== EXTRAHIERTER TEXT

# Landkreis oder Stadt egal?



## killahoroz (15. Oktober 2007)

Hallo Freunde,

am 20. fängt mein Fischerlehrgang an. Jetzt habe ich 2 Fragen:

ich wohne im Landkreis Kassel. Ist es egal, ob ich die Prüfung bei der Behörde in Stadt Kassel oder bei der im Landkreis Kassel ablege?

heute wollte ich das poliz. Führungszeugnis beantragen. Die Frau hat mich gefragt, ob die das Zeugnis zu mir nach Hause oder zum Landkreis Kassel schicken sollen. Da hab ich gefragt, ob das nicht egal ist. Sie hat geantwortet, dass das vllt. nicht anerkannt wird, wenn sie es zu mir nach Hause schicken. Wie war das bei euch?

gruß


----------



## schrauber78 (15. Oktober 2007)

*AW: Landkreis oder Stadt egal?*

das ist völlig lax, wo du die prüfung ablegst. es sollte nur in dem bundesland sein, in dem du gemeldet bist. den fischereischein beantragst du dann in deiner gemeinde.


----------



## Sailfisch (16. Oktober 2007)

*AW: Landkreis oder Stadt egal?*

Ich bin mir momentan unsicher, ob es in Hessen eine Bestimmung gibt, dass die Prüfung in dem Kreis abgelegt werden soll (möglicherweise auch muss) wo man seinen Erstwohnsitz hat. Ich meine aber eine solche Vorschrift gibt es nicht.
Ob Stadt oder Kreis hängt bei Dir einfach davon ab, wer die Prüfung abnimmt. Mit der Anmeldung zum Lehrgang wirst Du zur Prüfung angemeldet. Im Übrigen agiert steht die Stadt Kassel als kreisfreie Stadt einem Landkreis gleich. Behördentechnisch ist das also eine ebene.
Wie es sich mit dem Zeugnis verhält sollte sich aus den Unterlagen ergeben, es gibt da verschieden Varianten. Am besten Du nimmst diesen Schrieb und besuchst nochmals die nette Frau beim Amt. Die sollten Dir da helfen können. Im Zweifel kannst Du aber auch mal beim Verband anrufen, Frau Zeitz wird Dir gerne helfen. 

http://www.hessenfischer.net/verband/kont.htm


----------



## Denni_Lo (17. Oktober 2007)

====
== DATENAUSZÜGE

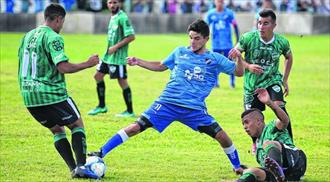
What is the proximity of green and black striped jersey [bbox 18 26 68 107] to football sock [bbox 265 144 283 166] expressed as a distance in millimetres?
2582

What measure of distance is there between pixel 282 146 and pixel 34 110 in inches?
121

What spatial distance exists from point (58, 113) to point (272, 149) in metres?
2.66

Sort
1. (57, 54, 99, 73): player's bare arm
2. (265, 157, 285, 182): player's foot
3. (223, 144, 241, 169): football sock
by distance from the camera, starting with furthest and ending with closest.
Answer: (223, 144, 241, 169): football sock → (57, 54, 99, 73): player's bare arm → (265, 157, 285, 182): player's foot

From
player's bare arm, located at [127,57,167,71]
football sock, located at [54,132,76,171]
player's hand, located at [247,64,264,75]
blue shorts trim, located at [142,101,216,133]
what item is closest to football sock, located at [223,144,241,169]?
blue shorts trim, located at [142,101,216,133]

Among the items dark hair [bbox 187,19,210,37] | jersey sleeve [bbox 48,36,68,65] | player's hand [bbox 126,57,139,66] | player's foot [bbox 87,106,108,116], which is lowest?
player's foot [bbox 87,106,108,116]

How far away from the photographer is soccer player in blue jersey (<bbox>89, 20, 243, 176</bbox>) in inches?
455

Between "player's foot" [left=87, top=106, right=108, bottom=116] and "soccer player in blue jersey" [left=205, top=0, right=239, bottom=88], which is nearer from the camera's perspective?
"player's foot" [left=87, top=106, right=108, bottom=116]

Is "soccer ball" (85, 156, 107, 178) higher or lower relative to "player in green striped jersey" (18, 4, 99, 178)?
lower

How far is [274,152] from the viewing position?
10.6 m

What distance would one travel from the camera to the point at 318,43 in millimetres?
39312

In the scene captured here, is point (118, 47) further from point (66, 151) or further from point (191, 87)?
point (66, 151)

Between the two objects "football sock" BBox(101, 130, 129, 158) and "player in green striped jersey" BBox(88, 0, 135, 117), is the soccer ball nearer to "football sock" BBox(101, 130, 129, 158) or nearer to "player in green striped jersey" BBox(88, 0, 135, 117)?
"football sock" BBox(101, 130, 129, 158)

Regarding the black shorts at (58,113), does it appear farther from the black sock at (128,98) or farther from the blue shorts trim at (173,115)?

====

* ARBEITSAUFTRÄGE *
**A.** In welchem Bundesland sollte die Prüfung laut schrauber78 in der Forumsdiskussion zur Fischerprüfung abgelegt werden?
**B.** Gib den Abschnitt der Forumsdiskussion zur Fischerprüfung wortgetreu wieder, der zwischen „Ob Stadt oder“ und „also eine ebene.“ liegt, beide Stellen eingeschlossen.
**C.** Setze die Forumsdiskussion zur Fischerprüfung dort fort, wo sie endet.

* LÖSUNGEN *
**A.** In dem Bundesland, in dem man gemeldet ist.

**B.**
Ob Stadt oder Kreis hängt bei Dir einfach davon ab, wer die Prüfung abnimmt. Mit der Anmeldung zum Lehrgang wirst Du zur Prüfung angemeldet. Im Übrigen agiert steht die Stadt Kassel als kreisfreie Stadt einem Landkreis gleich. Behördentechnisch ist das also eine ebene.

**C.**
*AW: Landkreis oder Stadt egal?*

Für Hessen k.P. aber für NRW ist es sehr wohl wichtig, man kann zwar in der Nachbarstadt, Kreis etc. die Prüfung ablegen aber nur mit Sondergenehmigung seitens der eigenen Gemeinde/Behörde


----------



## antonio (17. Oktober 2007)

*AW: Landkreis oder Stadt egal?*

geh zur fischereibehörde oder ruf dort an dann kriegst du ne genaue auskunft.
fischereirecht ist nun mal überall anders geregelt.

gruß antonio


----------



## schleienjäger (17. Oktober 2007)

*AW: Landkreis oder Stadt egal?*

fischereirecht ist doch ländersache,dan müste es eigentlich egal sein wo man die prüfung macht.hauptsache im gleichen bundesland,will das aber nicht mit sicherheit sagen,bei unseren korintenkackern von behörden.#qgruss harald


----------



## Sailfisch (17. Oktober 2007)

*AW: Landkreis oder Stadt egal?*

Die Länder können bestimmen (qua Gesetz oder Verordnung), dass die Prüfung in dem Kreis abzulegen ist wo man seinen Wohnsitz hat. Das ist rechtlich nicht zu beanstanden.


----------



## schleienjäger (17. Oktober 2007)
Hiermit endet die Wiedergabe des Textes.